My Christian friends wanted explicitly religious cards, the Hanukkah cards were not religious enough, and the middle-of-the-road "Season's Greetings" were termed "wishy-washy secular." My own family is a feuding stew of different faiths.
This year? I've had it. I sent Thanksgiving cards with the following quote from Theodore Roosevelt: "Let us remember that as much has been given us, much will be expected from us, and that true homage comes from the heart as well as from the lips, and shows itself in deeds."
It bothers me that a simple delivery of good wishes was met with such a resounding show of bad manners and ill will, and I see no point in continuing.
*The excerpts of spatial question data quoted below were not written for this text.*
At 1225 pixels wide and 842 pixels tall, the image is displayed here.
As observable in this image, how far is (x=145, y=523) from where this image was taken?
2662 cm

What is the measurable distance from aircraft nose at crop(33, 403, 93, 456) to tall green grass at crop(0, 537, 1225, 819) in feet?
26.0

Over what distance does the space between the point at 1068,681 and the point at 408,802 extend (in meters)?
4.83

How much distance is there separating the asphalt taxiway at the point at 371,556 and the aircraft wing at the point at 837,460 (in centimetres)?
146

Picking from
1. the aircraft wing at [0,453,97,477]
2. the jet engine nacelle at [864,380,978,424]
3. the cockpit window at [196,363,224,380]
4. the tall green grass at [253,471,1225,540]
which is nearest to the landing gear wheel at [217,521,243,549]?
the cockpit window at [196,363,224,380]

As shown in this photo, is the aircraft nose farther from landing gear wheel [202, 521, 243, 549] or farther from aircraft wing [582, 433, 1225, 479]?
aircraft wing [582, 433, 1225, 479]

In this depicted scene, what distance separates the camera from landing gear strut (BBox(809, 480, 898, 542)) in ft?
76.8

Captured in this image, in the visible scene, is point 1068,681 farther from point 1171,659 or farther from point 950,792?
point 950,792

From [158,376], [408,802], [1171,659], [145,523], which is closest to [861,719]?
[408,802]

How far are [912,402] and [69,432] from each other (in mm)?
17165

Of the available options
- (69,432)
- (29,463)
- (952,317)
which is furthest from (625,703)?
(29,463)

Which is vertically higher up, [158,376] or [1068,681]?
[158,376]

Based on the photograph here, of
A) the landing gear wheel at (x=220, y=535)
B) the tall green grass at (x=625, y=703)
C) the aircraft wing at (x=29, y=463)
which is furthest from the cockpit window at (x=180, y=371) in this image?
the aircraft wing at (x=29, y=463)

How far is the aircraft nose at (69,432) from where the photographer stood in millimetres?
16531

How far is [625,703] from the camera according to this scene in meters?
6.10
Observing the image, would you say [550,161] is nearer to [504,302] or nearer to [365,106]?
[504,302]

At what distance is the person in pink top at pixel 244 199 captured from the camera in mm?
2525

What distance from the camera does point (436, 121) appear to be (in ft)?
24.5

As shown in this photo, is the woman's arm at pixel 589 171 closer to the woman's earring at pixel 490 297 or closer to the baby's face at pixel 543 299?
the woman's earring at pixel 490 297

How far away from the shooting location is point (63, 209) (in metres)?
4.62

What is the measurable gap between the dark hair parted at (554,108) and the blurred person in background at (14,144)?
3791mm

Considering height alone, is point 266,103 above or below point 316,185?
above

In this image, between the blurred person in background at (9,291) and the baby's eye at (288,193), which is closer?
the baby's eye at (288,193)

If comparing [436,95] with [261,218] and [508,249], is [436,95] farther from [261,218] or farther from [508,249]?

My mother says I expect too much of people and that this will backfire. I'm past caring and have no more cheeks left to turn. I agreed to abide by your advice. What say you? -- STEAMED IN VAN NUYS, CALIF.
DEAR STEAMED: I don't blame you for being offended. The complainers were extremely rude. If you've sent cards only out of fear that if you didn't it would somehow "backfire," then you shouldn't have sent them. And if anyone is presumptuous enough to raise the subject, tell that person it's because your selection was criticized last year, so this year you decided to save your money.